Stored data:
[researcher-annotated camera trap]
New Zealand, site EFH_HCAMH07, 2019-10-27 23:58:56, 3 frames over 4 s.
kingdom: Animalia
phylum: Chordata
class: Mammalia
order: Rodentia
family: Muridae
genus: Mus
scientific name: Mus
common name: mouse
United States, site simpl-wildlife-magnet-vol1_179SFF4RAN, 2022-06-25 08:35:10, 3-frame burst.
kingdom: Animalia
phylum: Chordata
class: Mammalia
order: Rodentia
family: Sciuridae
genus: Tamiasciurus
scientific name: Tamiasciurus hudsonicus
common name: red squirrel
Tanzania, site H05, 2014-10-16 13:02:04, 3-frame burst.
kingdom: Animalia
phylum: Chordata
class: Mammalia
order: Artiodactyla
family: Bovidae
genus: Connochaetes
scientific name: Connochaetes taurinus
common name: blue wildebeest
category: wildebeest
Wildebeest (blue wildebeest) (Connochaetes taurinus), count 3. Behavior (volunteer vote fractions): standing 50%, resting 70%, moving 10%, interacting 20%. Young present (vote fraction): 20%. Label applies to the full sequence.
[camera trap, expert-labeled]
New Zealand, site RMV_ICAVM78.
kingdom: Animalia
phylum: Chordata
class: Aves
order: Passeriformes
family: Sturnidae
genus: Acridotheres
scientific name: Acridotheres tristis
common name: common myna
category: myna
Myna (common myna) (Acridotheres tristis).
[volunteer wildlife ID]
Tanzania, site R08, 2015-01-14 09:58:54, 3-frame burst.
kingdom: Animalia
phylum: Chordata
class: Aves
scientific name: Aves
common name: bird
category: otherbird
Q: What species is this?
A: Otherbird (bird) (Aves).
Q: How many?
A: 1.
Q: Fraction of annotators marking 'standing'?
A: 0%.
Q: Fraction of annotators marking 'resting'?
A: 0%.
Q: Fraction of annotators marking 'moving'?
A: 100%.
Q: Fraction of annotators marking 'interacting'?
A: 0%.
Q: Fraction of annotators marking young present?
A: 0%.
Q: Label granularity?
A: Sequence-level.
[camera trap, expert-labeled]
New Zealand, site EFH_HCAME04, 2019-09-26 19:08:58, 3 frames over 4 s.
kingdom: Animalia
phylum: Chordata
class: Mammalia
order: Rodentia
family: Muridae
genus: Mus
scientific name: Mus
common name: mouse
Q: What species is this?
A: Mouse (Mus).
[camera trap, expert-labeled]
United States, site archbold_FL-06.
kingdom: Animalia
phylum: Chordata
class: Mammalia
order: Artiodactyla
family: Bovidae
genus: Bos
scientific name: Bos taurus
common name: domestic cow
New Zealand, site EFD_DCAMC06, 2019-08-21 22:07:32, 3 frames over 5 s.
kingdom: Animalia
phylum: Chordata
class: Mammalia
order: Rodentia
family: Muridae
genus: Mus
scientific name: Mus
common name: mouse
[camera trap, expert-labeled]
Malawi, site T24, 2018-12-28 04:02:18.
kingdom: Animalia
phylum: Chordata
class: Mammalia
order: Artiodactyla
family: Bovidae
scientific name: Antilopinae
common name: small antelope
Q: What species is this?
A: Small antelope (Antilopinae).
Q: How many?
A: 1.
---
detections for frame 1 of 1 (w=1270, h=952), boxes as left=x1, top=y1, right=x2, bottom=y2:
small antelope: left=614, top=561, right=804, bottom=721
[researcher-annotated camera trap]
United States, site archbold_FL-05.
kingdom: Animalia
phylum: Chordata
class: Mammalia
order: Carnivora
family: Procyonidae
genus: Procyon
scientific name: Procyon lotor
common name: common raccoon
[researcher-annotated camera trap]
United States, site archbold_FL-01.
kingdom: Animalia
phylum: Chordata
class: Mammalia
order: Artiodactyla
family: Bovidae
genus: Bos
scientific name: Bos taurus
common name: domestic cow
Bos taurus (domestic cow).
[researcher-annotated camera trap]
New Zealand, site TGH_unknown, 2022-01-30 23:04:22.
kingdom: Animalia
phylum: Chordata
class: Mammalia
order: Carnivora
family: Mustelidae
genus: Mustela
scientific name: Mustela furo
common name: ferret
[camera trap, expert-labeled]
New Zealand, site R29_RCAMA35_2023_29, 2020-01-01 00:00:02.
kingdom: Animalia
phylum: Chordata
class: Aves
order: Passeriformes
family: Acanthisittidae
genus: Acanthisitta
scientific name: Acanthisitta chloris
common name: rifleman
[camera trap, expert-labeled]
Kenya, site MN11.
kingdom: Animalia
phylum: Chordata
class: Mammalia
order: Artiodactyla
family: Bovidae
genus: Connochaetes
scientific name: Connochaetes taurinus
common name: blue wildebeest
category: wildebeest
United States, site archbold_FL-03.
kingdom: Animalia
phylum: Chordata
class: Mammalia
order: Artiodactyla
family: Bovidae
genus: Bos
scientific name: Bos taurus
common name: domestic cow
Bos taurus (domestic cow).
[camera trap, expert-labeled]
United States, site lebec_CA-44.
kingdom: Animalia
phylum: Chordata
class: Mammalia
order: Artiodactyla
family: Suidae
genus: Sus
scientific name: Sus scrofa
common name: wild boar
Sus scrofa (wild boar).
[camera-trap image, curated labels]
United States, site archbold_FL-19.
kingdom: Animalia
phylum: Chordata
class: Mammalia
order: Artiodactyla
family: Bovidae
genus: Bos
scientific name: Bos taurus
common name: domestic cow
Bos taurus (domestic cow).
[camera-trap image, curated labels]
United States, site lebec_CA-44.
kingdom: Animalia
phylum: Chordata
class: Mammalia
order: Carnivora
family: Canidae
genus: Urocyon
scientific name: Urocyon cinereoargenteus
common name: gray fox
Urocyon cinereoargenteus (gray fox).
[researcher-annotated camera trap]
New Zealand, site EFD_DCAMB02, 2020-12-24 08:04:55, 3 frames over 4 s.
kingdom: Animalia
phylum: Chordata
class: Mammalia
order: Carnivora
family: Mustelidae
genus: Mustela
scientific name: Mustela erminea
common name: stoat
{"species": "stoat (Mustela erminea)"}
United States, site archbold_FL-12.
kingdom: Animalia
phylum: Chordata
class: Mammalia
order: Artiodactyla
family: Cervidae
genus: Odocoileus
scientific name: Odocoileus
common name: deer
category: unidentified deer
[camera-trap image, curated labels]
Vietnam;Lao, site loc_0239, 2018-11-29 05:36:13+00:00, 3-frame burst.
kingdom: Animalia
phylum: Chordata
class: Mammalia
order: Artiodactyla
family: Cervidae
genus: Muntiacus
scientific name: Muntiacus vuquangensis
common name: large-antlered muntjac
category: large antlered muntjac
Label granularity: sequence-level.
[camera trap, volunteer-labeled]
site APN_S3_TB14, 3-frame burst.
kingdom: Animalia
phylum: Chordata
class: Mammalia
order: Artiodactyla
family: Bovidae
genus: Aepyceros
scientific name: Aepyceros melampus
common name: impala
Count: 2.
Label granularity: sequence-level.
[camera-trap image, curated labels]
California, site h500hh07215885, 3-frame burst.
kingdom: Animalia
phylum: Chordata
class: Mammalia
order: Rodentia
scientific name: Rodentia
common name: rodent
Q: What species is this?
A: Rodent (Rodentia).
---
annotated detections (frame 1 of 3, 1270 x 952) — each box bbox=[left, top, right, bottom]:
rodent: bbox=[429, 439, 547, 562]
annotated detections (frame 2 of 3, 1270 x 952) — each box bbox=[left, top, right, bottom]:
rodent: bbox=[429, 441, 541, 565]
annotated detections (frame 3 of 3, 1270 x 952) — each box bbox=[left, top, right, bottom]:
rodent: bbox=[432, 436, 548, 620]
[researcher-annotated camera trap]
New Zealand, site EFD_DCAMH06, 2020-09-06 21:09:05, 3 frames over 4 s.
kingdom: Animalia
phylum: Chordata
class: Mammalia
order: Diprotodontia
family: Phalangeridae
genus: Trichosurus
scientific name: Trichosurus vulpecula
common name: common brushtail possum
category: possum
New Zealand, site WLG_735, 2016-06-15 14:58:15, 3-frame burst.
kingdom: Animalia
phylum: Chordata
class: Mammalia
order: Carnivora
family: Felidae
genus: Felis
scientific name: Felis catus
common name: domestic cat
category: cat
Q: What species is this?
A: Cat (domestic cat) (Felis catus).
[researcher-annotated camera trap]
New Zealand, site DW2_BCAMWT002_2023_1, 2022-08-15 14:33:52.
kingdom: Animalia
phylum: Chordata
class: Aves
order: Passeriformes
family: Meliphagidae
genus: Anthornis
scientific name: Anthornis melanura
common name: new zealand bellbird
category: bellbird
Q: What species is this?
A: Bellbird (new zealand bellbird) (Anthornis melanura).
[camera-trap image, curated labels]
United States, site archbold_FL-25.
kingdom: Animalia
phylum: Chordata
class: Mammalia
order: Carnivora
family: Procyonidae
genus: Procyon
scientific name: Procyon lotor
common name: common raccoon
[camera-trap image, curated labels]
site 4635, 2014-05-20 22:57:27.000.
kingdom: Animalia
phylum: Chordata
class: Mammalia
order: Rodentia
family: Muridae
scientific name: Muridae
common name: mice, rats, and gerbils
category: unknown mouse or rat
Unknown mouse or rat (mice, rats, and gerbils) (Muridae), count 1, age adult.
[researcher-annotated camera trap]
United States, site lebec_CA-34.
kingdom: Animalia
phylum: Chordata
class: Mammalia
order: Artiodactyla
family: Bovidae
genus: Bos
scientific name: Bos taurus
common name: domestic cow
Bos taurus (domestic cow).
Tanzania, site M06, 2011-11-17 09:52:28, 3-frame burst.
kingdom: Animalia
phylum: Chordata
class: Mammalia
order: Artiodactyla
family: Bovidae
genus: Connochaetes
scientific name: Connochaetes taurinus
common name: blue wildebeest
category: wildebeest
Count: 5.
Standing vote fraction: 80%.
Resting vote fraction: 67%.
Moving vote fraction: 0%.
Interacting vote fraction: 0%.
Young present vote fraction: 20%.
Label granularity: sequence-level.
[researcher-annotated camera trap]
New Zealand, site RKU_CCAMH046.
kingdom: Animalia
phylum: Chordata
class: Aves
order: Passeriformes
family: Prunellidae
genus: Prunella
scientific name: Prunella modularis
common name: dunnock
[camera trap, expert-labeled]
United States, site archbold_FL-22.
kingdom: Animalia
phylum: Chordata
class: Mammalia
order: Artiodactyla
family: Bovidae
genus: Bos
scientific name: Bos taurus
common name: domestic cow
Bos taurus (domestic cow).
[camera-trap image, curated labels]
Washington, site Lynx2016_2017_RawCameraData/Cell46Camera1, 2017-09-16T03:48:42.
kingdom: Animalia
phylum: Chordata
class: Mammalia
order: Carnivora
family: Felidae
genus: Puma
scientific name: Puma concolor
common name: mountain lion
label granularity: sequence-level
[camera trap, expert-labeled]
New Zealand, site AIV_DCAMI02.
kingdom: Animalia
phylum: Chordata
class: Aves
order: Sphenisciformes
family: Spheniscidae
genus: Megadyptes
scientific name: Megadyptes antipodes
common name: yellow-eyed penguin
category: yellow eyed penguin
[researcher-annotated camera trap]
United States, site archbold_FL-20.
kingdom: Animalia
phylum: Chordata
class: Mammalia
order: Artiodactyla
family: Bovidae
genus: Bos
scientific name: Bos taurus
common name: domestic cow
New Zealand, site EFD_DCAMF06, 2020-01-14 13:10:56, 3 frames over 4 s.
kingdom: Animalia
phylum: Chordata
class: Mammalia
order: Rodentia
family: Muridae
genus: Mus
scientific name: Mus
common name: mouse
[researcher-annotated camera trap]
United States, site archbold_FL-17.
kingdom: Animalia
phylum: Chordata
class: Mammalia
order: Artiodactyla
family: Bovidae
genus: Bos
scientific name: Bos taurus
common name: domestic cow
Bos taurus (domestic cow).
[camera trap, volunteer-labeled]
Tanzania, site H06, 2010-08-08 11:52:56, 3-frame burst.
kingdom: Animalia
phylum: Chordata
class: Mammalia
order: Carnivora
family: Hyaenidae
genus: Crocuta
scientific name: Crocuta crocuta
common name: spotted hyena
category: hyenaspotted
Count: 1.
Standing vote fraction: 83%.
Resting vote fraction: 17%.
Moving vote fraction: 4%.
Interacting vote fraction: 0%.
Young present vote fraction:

◆ **Prompt**
Please write out, exactly as they appear, the line that contains "category: hyenaspotted" and every line after it up to the end of the entries above, and no others.

◆ **Answer below**
category: hyenaspotted
Count: 1.
Standing vote fraction: 83%.
Resting vote fraction: 17%.
Moving vote fraction: 4%.
Interacting vote fraction: 0%.
Young present vote fraction:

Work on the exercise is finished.